But because Mr Lawler was a statutory office holder, the FWC was powerless to sack him, as a vote by both houses of Parliament would have been required to remove him from his position.

A week ago, former Federal Court Judge Peter Heeley received an independent report on Lawler’s conduct while at the FWC.

McDonald welcomed Lawler's resignation and says while the Government was too slow to remove him from his position, should make public the findings of the Heeley report.  

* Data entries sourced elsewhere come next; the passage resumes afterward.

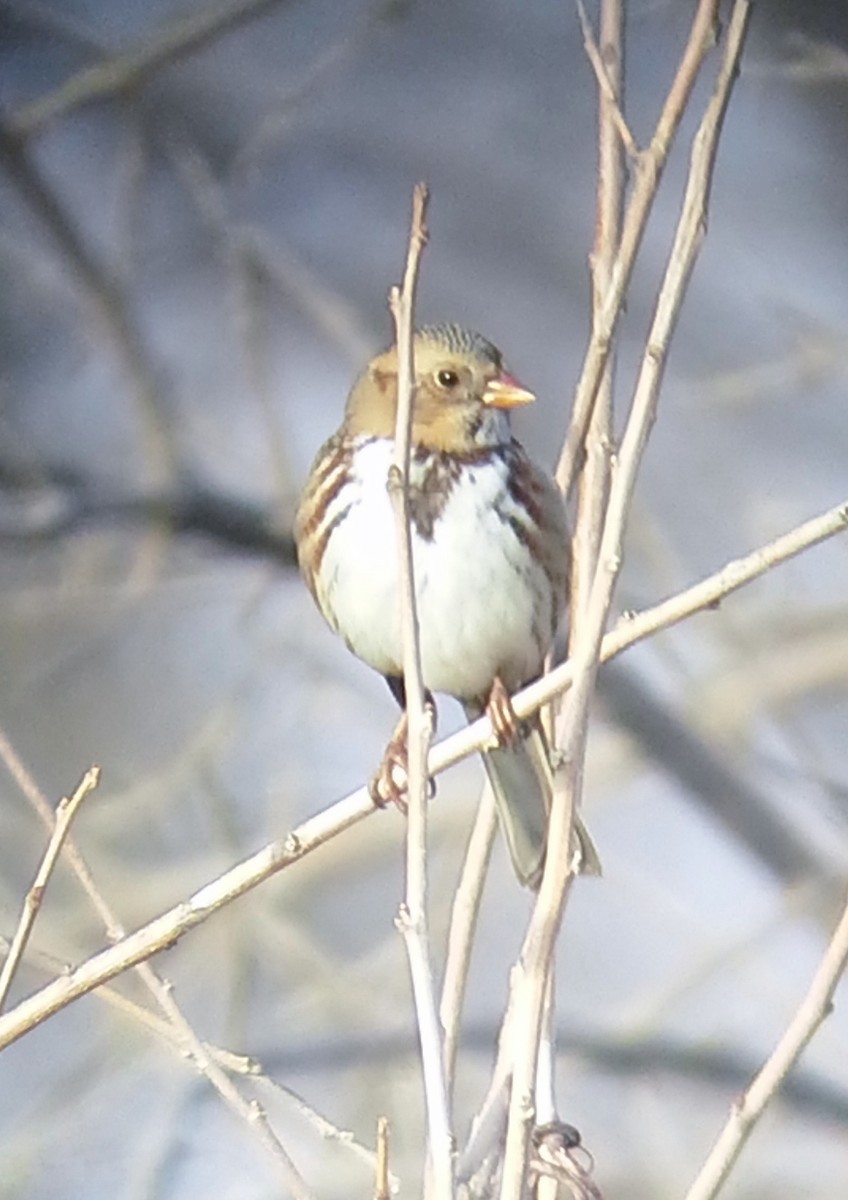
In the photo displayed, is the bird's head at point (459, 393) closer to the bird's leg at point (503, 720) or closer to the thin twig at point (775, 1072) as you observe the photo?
the bird's leg at point (503, 720)

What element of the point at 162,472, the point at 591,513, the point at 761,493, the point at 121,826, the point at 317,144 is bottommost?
the point at 591,513

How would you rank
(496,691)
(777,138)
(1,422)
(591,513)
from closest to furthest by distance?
(591,513)
(496,691)
(777,138)
(1,422)

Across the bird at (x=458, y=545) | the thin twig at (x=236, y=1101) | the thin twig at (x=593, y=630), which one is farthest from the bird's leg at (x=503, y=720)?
the thin twig at (x=236, y=1101)

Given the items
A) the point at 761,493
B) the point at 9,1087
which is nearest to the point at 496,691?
the point at 761,493

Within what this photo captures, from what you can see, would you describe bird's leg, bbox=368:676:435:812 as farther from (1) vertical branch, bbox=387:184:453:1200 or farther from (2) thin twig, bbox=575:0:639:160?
(2) thin twig, bbox=575:0:639:160

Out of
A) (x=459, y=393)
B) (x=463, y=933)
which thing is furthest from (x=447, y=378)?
(x=463, y=933)

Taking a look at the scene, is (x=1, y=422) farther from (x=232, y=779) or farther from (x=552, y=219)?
(x=552, y=219)

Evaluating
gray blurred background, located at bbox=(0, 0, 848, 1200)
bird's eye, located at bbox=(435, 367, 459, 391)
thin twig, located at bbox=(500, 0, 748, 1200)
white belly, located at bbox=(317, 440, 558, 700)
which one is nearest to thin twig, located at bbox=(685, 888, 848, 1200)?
thin twig, located at bbox=(500, 0, 748, 1200)
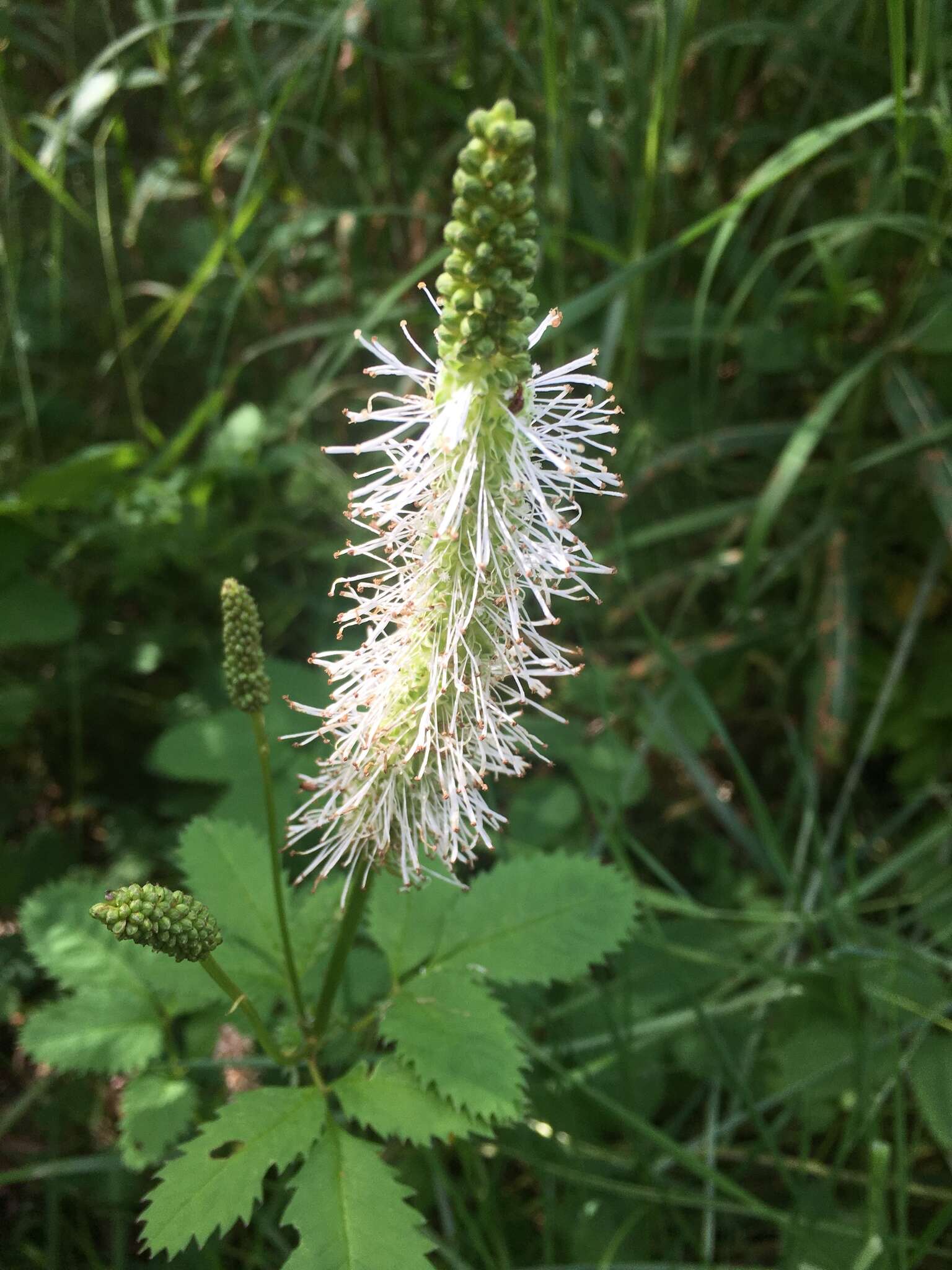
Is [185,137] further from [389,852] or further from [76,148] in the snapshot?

“It is not surprising that there would be a lot of public interest in this matter because the Fair Work Commission should comply with excepted standards,” he says.
“The Heeley report about Lawler will be kept private so we will never know whether it contained a recommendation that Lawler repay for sick leave in part or in full,”
“Such a recommendation if made would be embarrassing for the president who authorised the payments apparently without sick leave certificates.”
McDonald said that the report should have been published in the interests of transparency and to help avoid such a mistake in the future.
He said the issue was very sensitive for the FWC president, since Lawler’s payments were based on a very high salary and using public money.
“The president felt constrained to act because Lawler was appointed by the Executive Council, not him,” McDonald explains.
“He was dependant on the government to act.  The government was very slow to do so.”
As there appeared to be a very poor relationship between the vice-president and the president, the ability of the president to quietly influence Lawler's conduct failed, Murholme says.
“So it was a combination of factors unlikely to be repeated which caused this terrible example of how not to deal with a long term sick leave situation to occur,” he told HC Online.
He says the good news is that a replacement for Lawler's role should not be required, because there are already three vice-presidents in the FWC where traditionally there have only been two.
“Around $1 million a year can be saved by not reappointing another vice-president,” McDonald says.
“The business community might be very concerned if there is a further appointment given the poor handling of the Lawler illness.”

Lawler resigned from his position of as a presidential member of the Fair Work Commission on March 03, 2016.